> _EXTRAIT_:
━━━━
OCTOBRE 2010. FACE à un énième projet
de réforme des retraites, les syndicats
organisent un « mouvement social ». On
renoue avec ses formes un peu usées au fil
des « victoires » (mouvement de 1995, mouvement
contre le CPE) ou des « défaites »
(mouvement de 2003, mouvement contre
la LRU, pour les régimes spéciaux).
L’intersyndicale nationale, les manifestations
du mardi, les réformistes, les radicaux,
les négociations, les appels à la grève
générale ou les appels au calme. Et puis,
comme souvent ces dernières années, dans
les manifs, sur les piquets de grève, sur les
blocages de route ou de dépôt pétrolier, chacun
sent qu’il se passe aussi autre chose.
Qu’au moins se partage la même perception
de ce qu’une lutte conséquente nécessite
aujourd’hui.
Dans ce mouvement, sans avoir totalement
remplacé l’horizon de la grève
générale, une autre visée s’est immédiatement
propagée : celle du blocage généralisé.
C’est-à-dire non pas le désir que
« tout s’arrête parce que tout le monde
s’arrête », mais que plus rien ne circule
parce que nous avons bloqué. La perception
qu’être trois, quatre ou mille millions
dans la rue ne suffirait pas, mais qu’il
serait possible de freiner le cours des
choses (jusqu’à le dévier) à partir des
forces actuelles. Le mouvement contre
le CPE, dans ses dernières semaines,
avait lui aussi proclamé ce mot d’ordre :
« bloquons tout ». Un mot d’ordre qu’il ne
pouvait lui-même réaliser effectivement
mais qu’il avait au moins expérimenté :
en occupant ponctuellement des gares,
des périphériques, des centres de tri. Le
mouvement actuel part aussi de là : « il
faut bloquer l’économie, comment s’y
prendre ? » La réponse s’est imposée d’elle-
même autour de la question du pétrole.
Même si personne ne sait au fond si ça
marchera, si c’est le bon bout par lequel
attaquer ce problème, il y avait cette tentative
: organiser la pénurie d’essence. Et
voir ce qui se passera.
Un peu partout, dès la grève reconductible
votée, il a suffi que quelques grévistes adoptent
le blocage comme moyen d’action pour
que d’un peu partout on vienne les rejoindre.
Là où la grève et le sabotage ne suffisent
plus, les grévistes s’opposent eux-mêmes à
la circulation. C’est ainsi que l’on voit des
cheminots, des étudiants, des postiers, des
infirmiers, des enseignants, des dockers, des
chômeurs, bloquer ensemble les dépôts de
carburant – sans attendre les éternels appels
à une abstraite « convergence des luttes ». De
même à l’encontre des gares, des centres de
tri, des dépôts de transports en commun, des
aéroports, des autoroutes : là où quelques
dizaines de personnes suffisent à bloquer. Il
ne s’agit plus maintenant de perturber symboliquement
la circulation, comme pour désigner
ce qu’il faudrait réellement et de façon
permanente arrêter, mais bien de réfléchir à
comment stopper effectivement le pays.
━━━━
> _DONNÉES_:

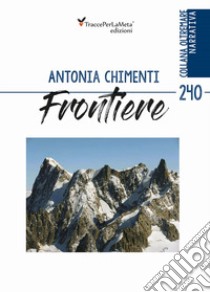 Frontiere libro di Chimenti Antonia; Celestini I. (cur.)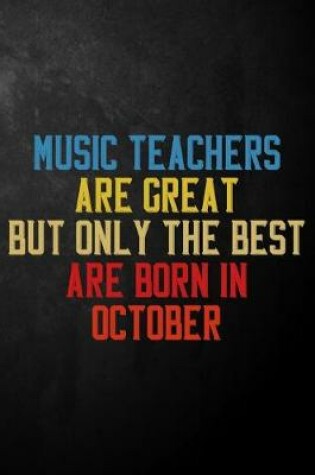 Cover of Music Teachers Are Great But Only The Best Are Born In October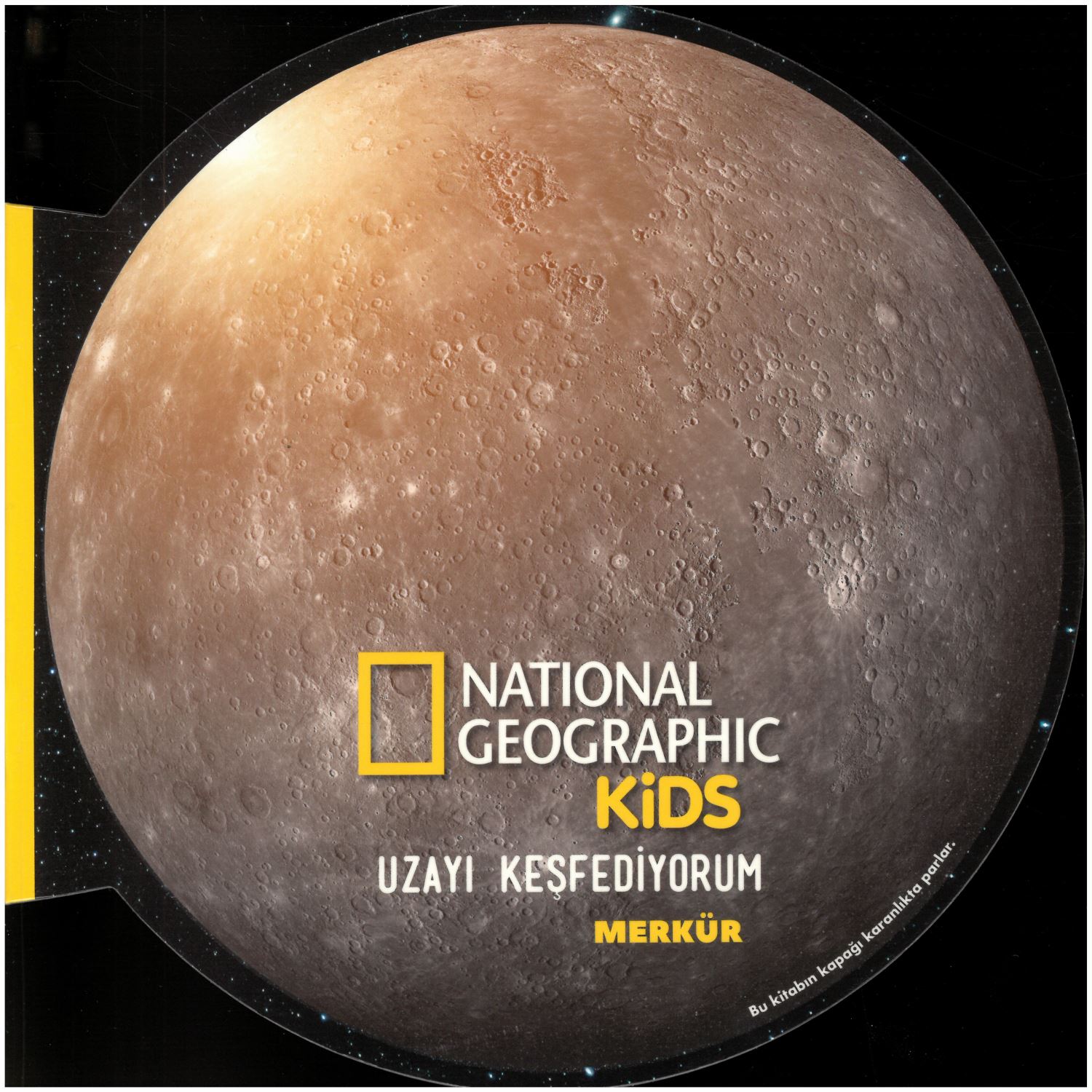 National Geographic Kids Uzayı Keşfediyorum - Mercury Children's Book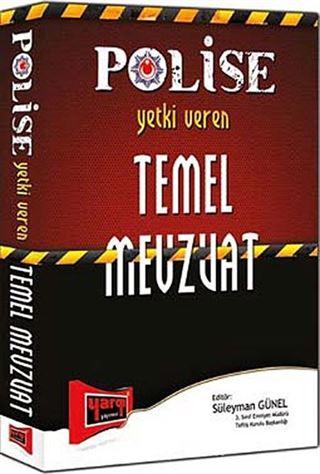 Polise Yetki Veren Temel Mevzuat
━━━━
> _OBJECTIF_:
Citez mot pour mot le passage de l'extrait qui s'ouvre sur les mots « Un peu partout, dès » et se referme sur « vienne les rejoindre. ». Servez-vous seulement de l'extrait pour répondre.

> _CORRIGÉ_:
Un peu partout, dès la grève reconductible
votée, il a suffi que quelques grévistes adoptent
le blocage comme moyen d’action pour
que d’un peu partout on vienne les rejoindre.